In healthcare, people wear masks on a daily basis, both physically and metaphorically. Patients, family members, physicians, nurses, technologists, aides, and even the housekeeping staff.
Sometimes it is to keep the patients safe from infections or other potentially harmful exposure while in the healthcare setting. Other times it is to protect the healthcare staff from infecting a patient or from getting sick themselves.
All are good reasons for wearing a mask. At least the physical mask.
I happened to do a Google image search for doctor masks and this is what I saw:
The images happened to be a bit surprising to me. All of the people in the images have their faces hidden. The most surprising image is the 6th and 7th image, the “steampunk” genre of a physician mask.

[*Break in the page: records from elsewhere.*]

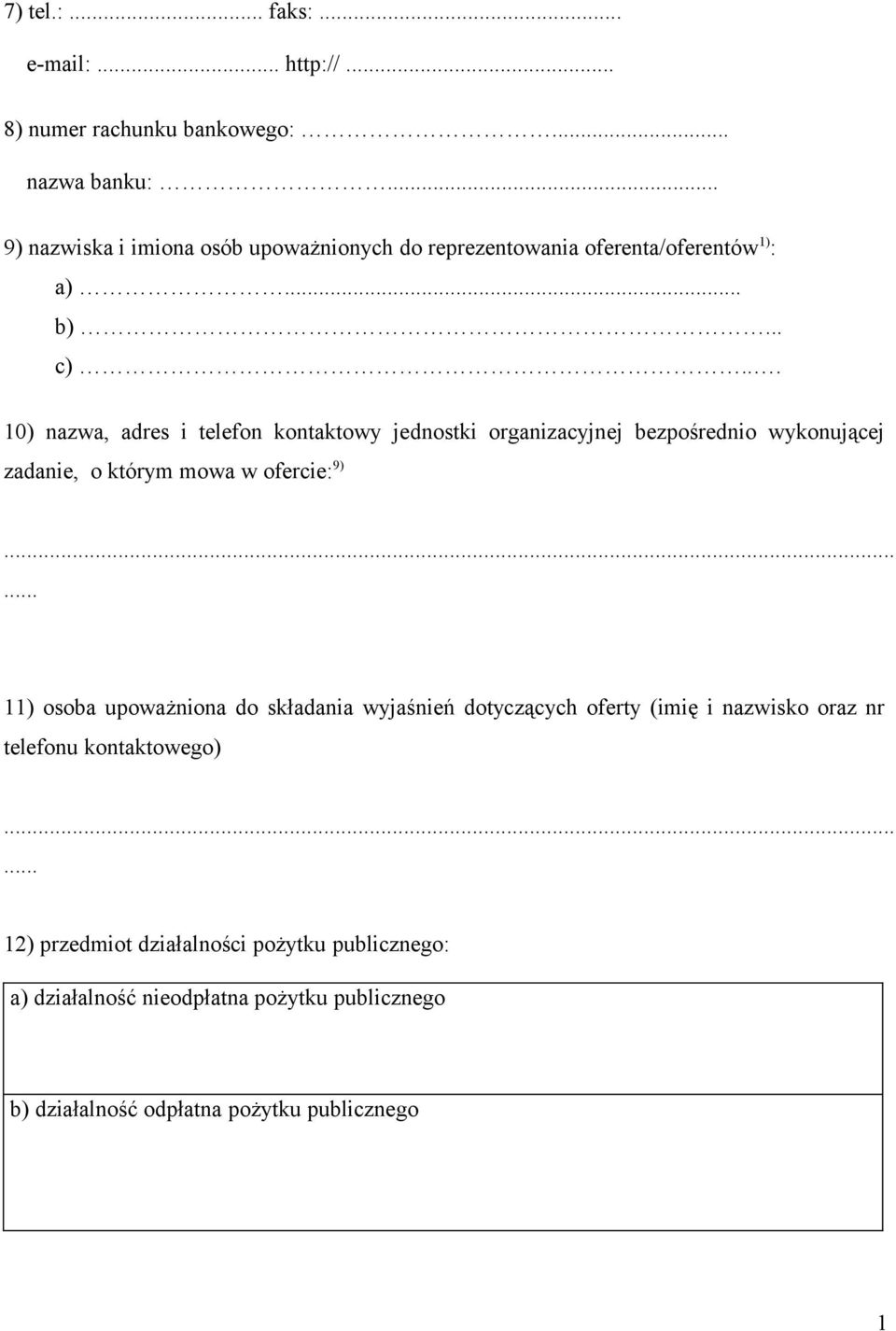 .. 10) nazwa, adres i telefon kontaktowy jednostki organizacyjnej bezpośrednio wykonującej zadanie, o którym mowa w ofercie: 9).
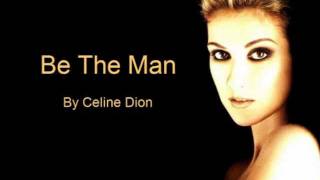 Celine Dion  Be The Man Audio with Lyrics [upl. by Weksler151]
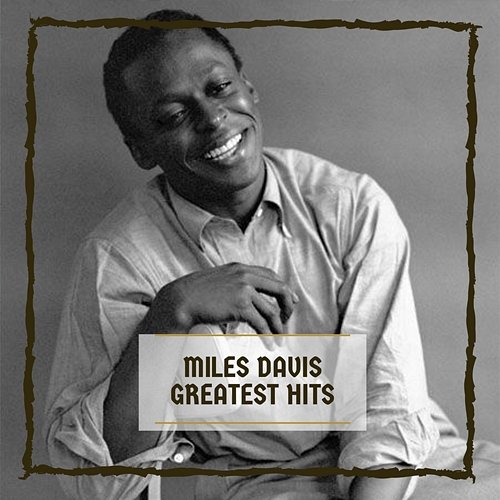 Greatest Hits Miles Davis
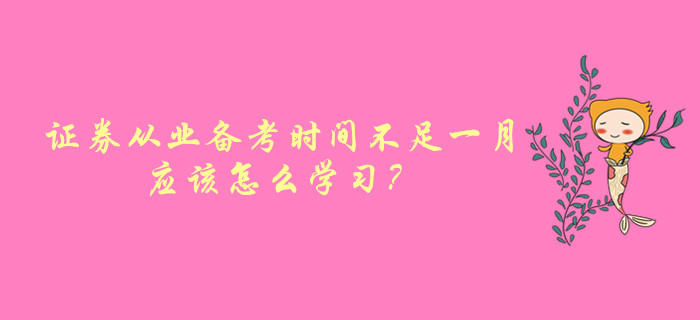 證券從業(yè)資格考試備考時間不足一月，應(yīng)該怎么學(xué)習(xí)？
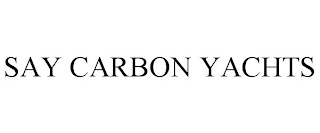 SAY CARBON YACHTS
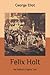 Felix Holt: the Radical: Original Text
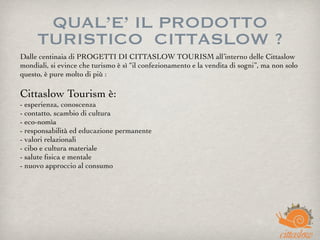 QUAL’E’ IL PRODOTTO
TURISTICO  CITTASLOW ?
Dalle centinaia di PROGETTI DI CITTASLOW TOURISM all’interno delle Cittaslow
mondiali, si evince che turismo è sì “il confezionamento e la vendita di sogni”, ma non solo
questo, è pure molto di più : 
Cittaslow Tourism è:
- esperienza, conoscenza
- contatto, scambio di cultura
- eco-nomìa
- responsabilità ed educazione permanente
- valori relazionali
- cibo e cultura materiale
- salute ﬁsica e mentale
- nuovo approccio al consumo
 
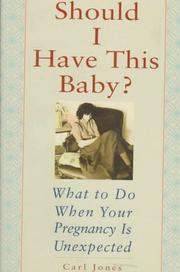 Cover of: Should I have this baby? by Carl Jones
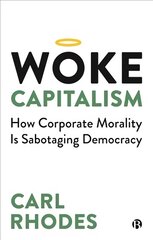 Woke Capitalism: How Corporate Morality is Sabotaging Democracy kaina ir informacija | Ekonomikos knygos | pigu.lt
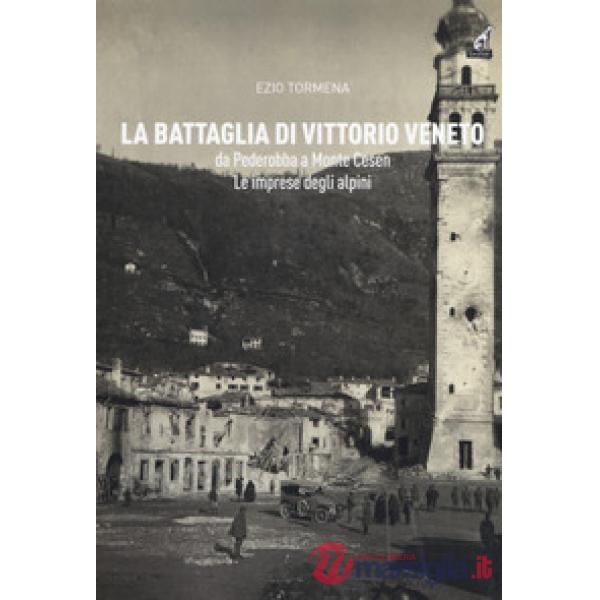 Battaglia di Vittorio Veneto da Pederobba a Monte Cesen. Le imprese degli alpini (La)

Similarly when I performed the same search, however this time for patient masks, I found the following:
Again, all images of people wearing masks. The biggest difference I found was that most of the masks in the patient images happen to have a component of transparency.
I am sure this is by design. Perhaps it is so one can see if a patient is breathing, is reacting, or trying to communicate. Maybe it is due to materials chosen to perform a particular function, such as oxygen.
Nonetheless, patient masks have a transparent aspect to them whereas most of the masks worn by healthcare professionals are opaque.
Is this a metaphor for the relationship between patients and physicians? Is this part of the barrier in communication?
When we get sick, are in pain, have a crisis, or are in need of emergent care we are typically extremely vulnerable. We can be in a gown, naked beneath or we can be exposed emotionally. At times we are afraid, scared, and filled with anxiety. Other times we can by physically bleeding or hurt.
As patients we are completely unmasked physically. So why as patients are we not always unmasked in our communication with healthcare providers?
Perhaps part of it is that we feel healthcare professionals are busy. They are consistently running in and out of rooms, being called out of a room, paged, beeped, or even text messaged. At times physicians and nurses are trying to complete the documentation on the last patient they saw as they walk in to meet the next patient on the schedule. The verify the number but forget to ask our name.
Other times it may be the fact that physicians, nurses, and other allied health professionals are focused on getting the information and forget to make a connection, an introduction, or to share a story that makes this personal versus clinical. Give me a reason why I should trust you.
In my experience I have realized that we all experience a little anxiety towards the unknown, the unexpected, and the uninformed.
One of the best ways to alleviate the anxiety is to communicate. In order for all of us to communicate effectively we need to first be transparent. Secondly, we need someone that is capable of being vulnerable to actively listen to us. Lastly, we need patience to understand patient expectations and to take the right actions in order to meet their needs.
When we remove our masks it allows us the opportunity to become vulnerable. When we are vulnerable we can share a piece of ourselves and connect with another person. We all have a story to share.
Remove the mask. Be vulnerable. Share a story.